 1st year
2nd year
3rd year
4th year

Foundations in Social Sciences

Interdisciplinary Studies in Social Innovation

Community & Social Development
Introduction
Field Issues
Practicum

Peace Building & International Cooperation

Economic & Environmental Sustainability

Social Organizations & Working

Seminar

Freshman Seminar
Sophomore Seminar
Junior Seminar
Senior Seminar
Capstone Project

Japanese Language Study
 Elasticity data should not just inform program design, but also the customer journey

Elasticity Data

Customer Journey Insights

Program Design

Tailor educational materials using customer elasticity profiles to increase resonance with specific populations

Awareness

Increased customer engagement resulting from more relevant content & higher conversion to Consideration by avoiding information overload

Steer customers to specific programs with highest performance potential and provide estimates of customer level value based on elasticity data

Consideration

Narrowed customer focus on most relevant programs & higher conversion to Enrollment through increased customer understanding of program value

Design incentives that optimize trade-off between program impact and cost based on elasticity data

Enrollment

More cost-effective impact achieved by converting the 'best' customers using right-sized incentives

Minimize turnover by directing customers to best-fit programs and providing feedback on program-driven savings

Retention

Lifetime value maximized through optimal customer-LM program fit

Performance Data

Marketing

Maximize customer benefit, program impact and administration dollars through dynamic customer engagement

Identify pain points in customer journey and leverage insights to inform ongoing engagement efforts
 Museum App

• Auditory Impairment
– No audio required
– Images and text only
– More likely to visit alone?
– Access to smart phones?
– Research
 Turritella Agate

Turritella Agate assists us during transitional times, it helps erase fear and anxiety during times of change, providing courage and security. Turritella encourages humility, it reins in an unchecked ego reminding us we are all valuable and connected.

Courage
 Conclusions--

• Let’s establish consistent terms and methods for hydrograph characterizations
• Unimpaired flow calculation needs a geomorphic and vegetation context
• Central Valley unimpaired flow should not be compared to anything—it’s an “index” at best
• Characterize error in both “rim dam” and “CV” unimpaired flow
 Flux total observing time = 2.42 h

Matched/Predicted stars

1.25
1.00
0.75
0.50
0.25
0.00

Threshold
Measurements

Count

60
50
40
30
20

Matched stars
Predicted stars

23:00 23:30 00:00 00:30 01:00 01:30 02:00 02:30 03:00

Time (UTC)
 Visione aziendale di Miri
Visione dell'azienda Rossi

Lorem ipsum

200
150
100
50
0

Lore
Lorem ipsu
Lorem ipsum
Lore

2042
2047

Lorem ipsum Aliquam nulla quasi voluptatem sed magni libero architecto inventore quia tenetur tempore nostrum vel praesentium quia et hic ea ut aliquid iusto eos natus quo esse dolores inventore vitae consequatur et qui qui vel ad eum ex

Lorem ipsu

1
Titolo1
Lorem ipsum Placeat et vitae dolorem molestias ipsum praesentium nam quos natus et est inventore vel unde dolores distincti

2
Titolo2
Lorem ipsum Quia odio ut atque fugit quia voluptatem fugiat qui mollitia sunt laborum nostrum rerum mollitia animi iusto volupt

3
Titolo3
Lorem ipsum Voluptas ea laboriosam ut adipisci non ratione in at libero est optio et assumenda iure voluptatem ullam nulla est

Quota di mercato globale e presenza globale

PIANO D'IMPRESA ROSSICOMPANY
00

### WHAT YOU NEED TO DO
The lines to show are those in the data above that include "using".

### EXERCISE RESULT
Tailor educational materials using customer elasticity profiles to increase resonance with specific populations
More cost-effective impact achieved by converting the 'best' customers using right-sized incentives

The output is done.